PROBLEM -> Among the entries below, count the lines with "site" in them and state the total without comment.

[TASK INPUTS]

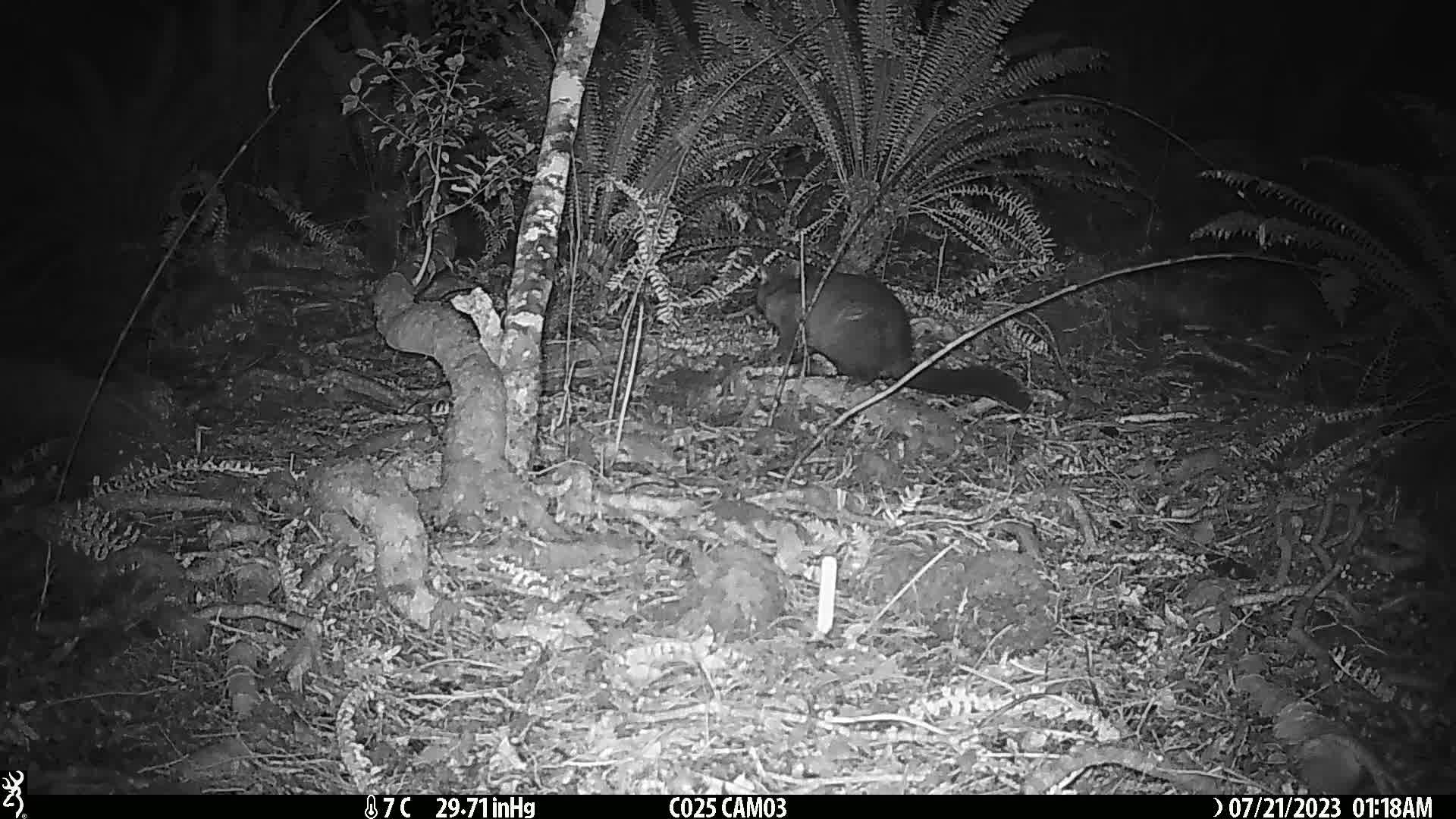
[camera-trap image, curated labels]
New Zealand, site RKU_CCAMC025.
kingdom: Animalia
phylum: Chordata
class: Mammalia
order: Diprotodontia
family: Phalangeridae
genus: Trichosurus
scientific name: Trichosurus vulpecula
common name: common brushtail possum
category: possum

[/TASK INPUTS]
[TASK INPUTS]

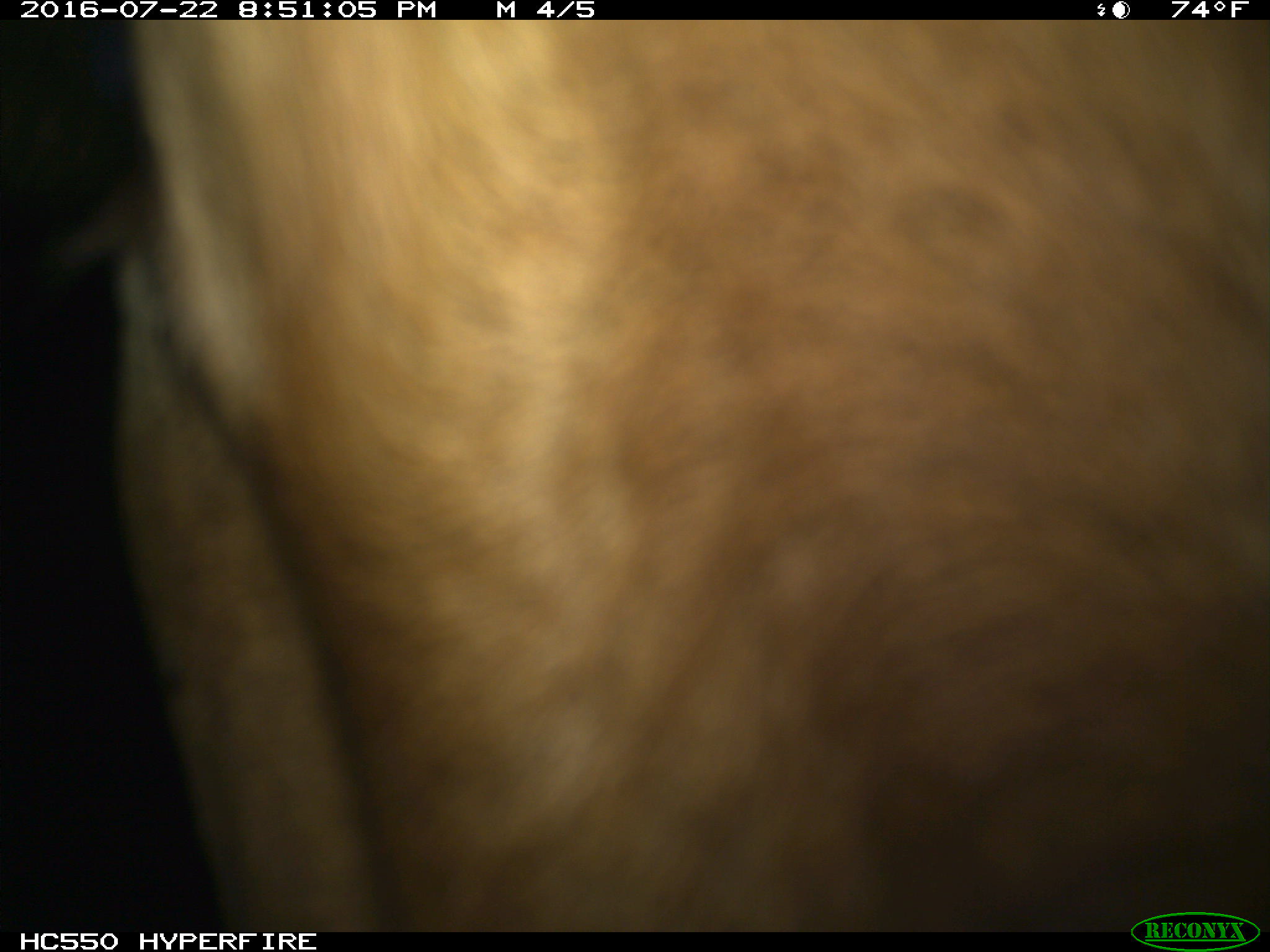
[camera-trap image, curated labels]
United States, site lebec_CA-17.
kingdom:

[/TASK INPUTS]

EXPECTED ANSWER -> 2